Band Paraná

Cachalote raro encalha vivo na Ilha do Mel e é resgatado

Fêmea juvenil de 2,1 m foi levada para centro de reabilitação da UFPR e segue em observação constante

Bárbara Hammes
BÁRBARA HAMMES

25/03/2026 • 15:26 • Atualizado em 25/03/2026 • 15:26

Uma fêmea juvenil de cachalote (Kogia sp.) encalhou viva na manhã desta quarta-feira (24) na porção oeste da Ilha do Mel, no litoral do Paraná, e foi resgatada por uma equipe do Laboratório de Ecologia e Conservação da Universidade Federal do Paraná (LEC-UFPR), que a encaminhou para reabilitação em Pontal do Paraná.

Compartilhar

Entre no nosso canal de WhatsApp e fique por dentro de tudo

Resgate mobiliza equipes na Ilha do Mel

Moradores avistaram o mamífero marinho, pertencente ao grupo de golfinhos e baleias, e acionaram o time do Projeto de Monitoramento de Praias da Bacia de Santos (PMP-BS), executado no estado pelo LEC-UFPR.

A equipe multidisciplinar se deslocou até a faixa de areia e realizou os primeiros atendimentos no próprio local, com foco na estabilização do animal e na preparação para o transporte seguro.

Na sequência, o cetáceo foi embarcado e encaminhado ao Centro de Reabilitação, Despetrolização e Análise de Saúde da Fauna Marinha (CReD-UFPR), que funciona no Centro de Estudos do Mar (CEM-UFPR), em Pontal do Paraná.

Estado de saúde e características do animal

Após avaliação clínica no CReD-UFPR, os especialistas identificaram que se trata de uma fêmea juvenil do gênero Kogia, conhecida popularmente como cachalote, com comprimento estimado de 2,10 metros.

O animal apresenta diversas escoriações pelo corpo e marcas compatíveis com mordidas de tubarão-charuto (Isistius brasiliensis), e permanece em processo de estabilização, sob monitoramento constante da equipe técnica.

"Estamos realizando todos os procedimentos necessários para estabilizar o animal, com suporte intensivo e monitoramento contínuo.
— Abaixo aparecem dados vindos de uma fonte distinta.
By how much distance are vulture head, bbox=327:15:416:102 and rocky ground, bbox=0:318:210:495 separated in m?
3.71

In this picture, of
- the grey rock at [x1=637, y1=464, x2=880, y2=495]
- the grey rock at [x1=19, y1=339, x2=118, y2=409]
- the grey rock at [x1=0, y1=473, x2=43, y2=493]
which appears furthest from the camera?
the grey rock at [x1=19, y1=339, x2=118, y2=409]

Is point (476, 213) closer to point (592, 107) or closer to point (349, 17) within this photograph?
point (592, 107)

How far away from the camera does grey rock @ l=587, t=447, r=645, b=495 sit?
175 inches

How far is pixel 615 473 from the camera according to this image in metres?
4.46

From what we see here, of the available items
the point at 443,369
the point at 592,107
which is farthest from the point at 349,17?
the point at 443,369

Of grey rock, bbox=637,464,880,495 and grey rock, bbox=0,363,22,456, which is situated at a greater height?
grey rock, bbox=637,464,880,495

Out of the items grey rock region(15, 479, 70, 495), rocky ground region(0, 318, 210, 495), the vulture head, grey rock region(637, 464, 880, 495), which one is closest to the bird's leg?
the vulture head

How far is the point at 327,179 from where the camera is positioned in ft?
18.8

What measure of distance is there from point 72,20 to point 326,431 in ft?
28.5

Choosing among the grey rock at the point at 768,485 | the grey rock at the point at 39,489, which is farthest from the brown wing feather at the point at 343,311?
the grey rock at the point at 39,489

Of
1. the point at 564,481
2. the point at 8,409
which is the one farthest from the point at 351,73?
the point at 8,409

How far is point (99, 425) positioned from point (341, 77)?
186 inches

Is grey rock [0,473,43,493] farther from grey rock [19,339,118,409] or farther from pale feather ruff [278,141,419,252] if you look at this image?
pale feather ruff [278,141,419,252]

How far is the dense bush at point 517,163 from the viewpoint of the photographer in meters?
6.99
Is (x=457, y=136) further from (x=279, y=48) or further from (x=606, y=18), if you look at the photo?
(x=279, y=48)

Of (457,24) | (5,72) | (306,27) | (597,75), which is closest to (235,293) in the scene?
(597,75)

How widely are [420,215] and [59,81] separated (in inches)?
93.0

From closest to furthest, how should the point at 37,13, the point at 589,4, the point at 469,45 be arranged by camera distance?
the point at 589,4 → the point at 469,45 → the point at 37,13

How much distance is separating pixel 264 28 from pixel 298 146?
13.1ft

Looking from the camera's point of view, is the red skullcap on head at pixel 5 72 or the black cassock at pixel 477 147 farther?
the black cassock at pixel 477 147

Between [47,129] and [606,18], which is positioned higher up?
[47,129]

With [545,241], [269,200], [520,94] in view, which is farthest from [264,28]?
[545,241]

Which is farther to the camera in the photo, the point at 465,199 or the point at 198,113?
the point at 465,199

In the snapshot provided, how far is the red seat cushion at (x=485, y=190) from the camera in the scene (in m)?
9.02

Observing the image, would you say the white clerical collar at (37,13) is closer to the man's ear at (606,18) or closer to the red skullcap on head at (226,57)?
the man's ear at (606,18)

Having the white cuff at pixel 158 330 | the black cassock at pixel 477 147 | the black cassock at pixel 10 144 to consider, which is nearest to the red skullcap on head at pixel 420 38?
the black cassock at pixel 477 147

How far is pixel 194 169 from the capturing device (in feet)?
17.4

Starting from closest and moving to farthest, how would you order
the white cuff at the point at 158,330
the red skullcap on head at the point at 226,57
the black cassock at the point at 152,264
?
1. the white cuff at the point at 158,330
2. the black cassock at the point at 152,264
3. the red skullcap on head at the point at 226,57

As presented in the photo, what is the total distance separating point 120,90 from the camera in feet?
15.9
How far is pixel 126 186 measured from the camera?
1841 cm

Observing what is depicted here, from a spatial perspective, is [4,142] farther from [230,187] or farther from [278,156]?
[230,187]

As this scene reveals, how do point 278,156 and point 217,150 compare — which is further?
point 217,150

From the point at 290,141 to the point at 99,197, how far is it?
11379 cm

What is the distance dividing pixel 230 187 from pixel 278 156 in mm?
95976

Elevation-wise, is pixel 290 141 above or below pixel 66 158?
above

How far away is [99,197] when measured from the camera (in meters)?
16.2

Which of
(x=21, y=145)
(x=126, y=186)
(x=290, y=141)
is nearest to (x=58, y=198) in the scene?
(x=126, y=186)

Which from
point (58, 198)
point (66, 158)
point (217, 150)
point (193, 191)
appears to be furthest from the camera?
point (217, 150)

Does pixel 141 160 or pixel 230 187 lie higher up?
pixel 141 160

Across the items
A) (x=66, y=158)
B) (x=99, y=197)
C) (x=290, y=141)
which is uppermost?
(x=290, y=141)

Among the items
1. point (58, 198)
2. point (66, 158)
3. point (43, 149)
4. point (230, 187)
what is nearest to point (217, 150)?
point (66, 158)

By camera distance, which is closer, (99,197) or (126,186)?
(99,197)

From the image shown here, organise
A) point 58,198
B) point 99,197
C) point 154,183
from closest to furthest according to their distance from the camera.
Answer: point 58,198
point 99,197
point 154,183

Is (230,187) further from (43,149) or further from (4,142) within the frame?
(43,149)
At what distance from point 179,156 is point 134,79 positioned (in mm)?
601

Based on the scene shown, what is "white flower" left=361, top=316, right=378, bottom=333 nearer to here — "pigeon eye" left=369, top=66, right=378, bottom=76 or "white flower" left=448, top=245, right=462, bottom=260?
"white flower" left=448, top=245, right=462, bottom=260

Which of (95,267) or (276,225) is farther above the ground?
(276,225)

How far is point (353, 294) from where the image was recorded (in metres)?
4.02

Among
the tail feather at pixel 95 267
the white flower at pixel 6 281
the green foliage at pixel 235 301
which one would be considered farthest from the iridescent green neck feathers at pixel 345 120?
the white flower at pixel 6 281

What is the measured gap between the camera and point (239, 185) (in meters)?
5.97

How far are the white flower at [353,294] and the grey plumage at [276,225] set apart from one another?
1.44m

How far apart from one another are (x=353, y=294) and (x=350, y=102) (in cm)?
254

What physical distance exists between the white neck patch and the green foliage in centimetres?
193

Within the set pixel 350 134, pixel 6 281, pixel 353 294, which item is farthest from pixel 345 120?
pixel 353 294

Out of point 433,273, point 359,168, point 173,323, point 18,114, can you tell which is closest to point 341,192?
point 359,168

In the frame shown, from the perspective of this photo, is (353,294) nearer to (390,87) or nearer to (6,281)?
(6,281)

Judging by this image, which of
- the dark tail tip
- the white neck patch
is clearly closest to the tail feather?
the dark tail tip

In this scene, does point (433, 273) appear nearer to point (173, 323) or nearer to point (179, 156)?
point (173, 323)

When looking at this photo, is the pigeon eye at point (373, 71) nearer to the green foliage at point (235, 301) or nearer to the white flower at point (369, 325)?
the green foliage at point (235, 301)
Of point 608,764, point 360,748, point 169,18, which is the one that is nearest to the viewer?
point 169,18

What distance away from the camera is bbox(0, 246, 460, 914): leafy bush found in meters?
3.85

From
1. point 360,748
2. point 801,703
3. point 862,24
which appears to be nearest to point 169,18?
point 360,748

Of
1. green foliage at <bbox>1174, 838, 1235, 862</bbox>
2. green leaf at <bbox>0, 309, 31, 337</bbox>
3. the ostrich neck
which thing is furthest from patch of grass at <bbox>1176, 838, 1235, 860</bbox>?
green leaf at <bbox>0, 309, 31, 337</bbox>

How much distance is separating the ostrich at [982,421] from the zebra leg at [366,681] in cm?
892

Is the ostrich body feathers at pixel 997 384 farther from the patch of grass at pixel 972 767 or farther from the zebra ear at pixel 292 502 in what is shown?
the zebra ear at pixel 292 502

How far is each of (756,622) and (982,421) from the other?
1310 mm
As próximas horas são fundamentais para avaliar a resposta aos tratamentos iniciais", destaca o médico veterinário do PMP-BS/LEC-UFPR, Felipe Fukumori.

Espécie oceânica rara em áreas costeiras

O registro chama a atenção porque o cachalote do gênero Kogia é considerado raro em regiões costeiras, já que costuma habitar águas oceânicas, mais profundas e afastadas da zona de praia.

Para a gerente operacional do PMP-BS/LEC-UFPR, Liana Rosa, ocorrências como essa ajudam a ampliar o conhecimento científico sobre espécies marinhas com poucos registros no Brasil.

"Por ser um animal de hábitos oceânicos e discreto, muitos dos registros que temos nacionalmente estão relacionados a situações de encalhe. Cada ocorrência representa uma oportunidade importante de coleta de dados e de compreensão sobre a biologia e as ameaças enfrentadas pelas espécies marinhas, incluindo espécies migratórias e de distribuição ainda pouco conhecida", explica.

Monitoramento no litoral do Paraná

O animal segue sob cuidados especializados da equipe do LEC-UFPR via projeto PMP-BS, no CReD-UFPR, e continua em processo de estabilização clínica.

O Projeto de Monitoramento de Praias da Bacia de Santos é uma exigência do licenciamento ambiental federal, conduzido pelo Ibama, para as atividades da Petrobras de produção e escoamento de petróleo e gás natural na região.

No Paraná, no Trecho 6, a execução do PMP-BS é responsabilidade do LEC-UFPR, que monitora diariamente o litoral em busca de animais marinhos vivos ou mortos e atua no resgate, na reabilitação e na coleta de dados sobre a fauna.